Set down exactly the lines running from the line with "When examining" to the end of the listing below, both ends included.

§ **SUPPLIED RECORDS**
'''

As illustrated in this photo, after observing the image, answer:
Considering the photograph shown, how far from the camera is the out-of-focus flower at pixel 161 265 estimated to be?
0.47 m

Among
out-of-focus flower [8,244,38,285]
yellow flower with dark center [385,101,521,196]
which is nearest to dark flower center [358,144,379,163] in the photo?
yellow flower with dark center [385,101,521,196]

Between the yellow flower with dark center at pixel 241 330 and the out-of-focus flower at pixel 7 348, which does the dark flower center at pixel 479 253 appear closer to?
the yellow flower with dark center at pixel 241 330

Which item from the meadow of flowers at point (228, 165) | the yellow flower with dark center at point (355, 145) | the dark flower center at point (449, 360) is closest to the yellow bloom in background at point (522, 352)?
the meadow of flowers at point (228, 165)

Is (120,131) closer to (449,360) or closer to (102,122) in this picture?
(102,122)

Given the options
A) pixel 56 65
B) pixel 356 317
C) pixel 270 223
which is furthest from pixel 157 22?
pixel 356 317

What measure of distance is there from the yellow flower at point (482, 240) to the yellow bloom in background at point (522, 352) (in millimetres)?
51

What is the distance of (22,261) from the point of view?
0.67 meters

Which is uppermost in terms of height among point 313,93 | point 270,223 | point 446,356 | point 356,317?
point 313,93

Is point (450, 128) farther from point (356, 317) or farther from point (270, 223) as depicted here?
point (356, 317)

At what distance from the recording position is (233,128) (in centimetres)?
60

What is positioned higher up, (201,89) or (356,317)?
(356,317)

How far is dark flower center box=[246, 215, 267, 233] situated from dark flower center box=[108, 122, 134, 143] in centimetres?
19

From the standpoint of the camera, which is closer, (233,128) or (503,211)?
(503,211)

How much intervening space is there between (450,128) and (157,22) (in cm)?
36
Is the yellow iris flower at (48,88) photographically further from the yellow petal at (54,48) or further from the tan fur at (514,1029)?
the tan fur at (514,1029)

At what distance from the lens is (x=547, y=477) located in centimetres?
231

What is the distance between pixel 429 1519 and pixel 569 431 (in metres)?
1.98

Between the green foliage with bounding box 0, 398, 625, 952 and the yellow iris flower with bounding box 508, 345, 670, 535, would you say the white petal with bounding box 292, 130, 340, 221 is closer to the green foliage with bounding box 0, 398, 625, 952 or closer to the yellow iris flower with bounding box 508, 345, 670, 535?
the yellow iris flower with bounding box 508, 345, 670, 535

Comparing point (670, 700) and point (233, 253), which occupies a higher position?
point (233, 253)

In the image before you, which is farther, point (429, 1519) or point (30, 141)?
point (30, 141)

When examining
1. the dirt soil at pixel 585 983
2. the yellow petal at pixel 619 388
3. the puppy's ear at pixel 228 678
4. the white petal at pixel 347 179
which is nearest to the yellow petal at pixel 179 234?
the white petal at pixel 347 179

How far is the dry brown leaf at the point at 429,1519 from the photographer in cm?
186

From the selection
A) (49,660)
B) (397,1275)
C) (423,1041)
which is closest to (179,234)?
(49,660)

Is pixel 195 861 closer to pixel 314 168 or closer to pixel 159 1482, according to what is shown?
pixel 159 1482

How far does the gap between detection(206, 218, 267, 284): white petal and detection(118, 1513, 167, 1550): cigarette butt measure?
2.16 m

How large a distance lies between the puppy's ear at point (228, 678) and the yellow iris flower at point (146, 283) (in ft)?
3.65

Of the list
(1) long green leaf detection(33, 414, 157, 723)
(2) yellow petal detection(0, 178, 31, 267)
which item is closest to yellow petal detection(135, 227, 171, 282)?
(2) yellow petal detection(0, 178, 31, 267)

'''

§ **WORKED SOLUTION**
When examining
1. the dirt soil at pixel 585 983
2. the yellow petal at pixel 619 388
3. the puppy's ear at pixel 228 678
4. the white petal at pixel 347 179
which is nearest to the yellow petal at pixel 179 234?
the white petal at pixel 347 179

How far is the dry brown leaf at the point at 429,1519 from the photographer in cm?
186

From the selection
A) (49,660)
B) (397,1275)
C) (423,1041)
which is closest to (179,234)?
(49,660)

Is pixel 195 861 closer to pixel 314 168 or closer to pixel 159 1482, according to what is shown?
pixel 159 1482

How far does the gap between detection(206, 218, 267, 284): white petal and detection(118, 1513, 167, 1550): cigarette butt measure?
2.16 m

How large a distance lies between the puppy's ear at point (228, 678) and the yellow iris flower at point (146, 283) (in ft)?
3.65

Of the list
(1) long green leaf detection(33, 414, 157, 723)
(2) yellow petal detection(0, 178, 31, 267)
which item is closest to yellow petal detection(135, 227, 171, 282)?
(2) yellow petal detection(0, 178, 31, 267)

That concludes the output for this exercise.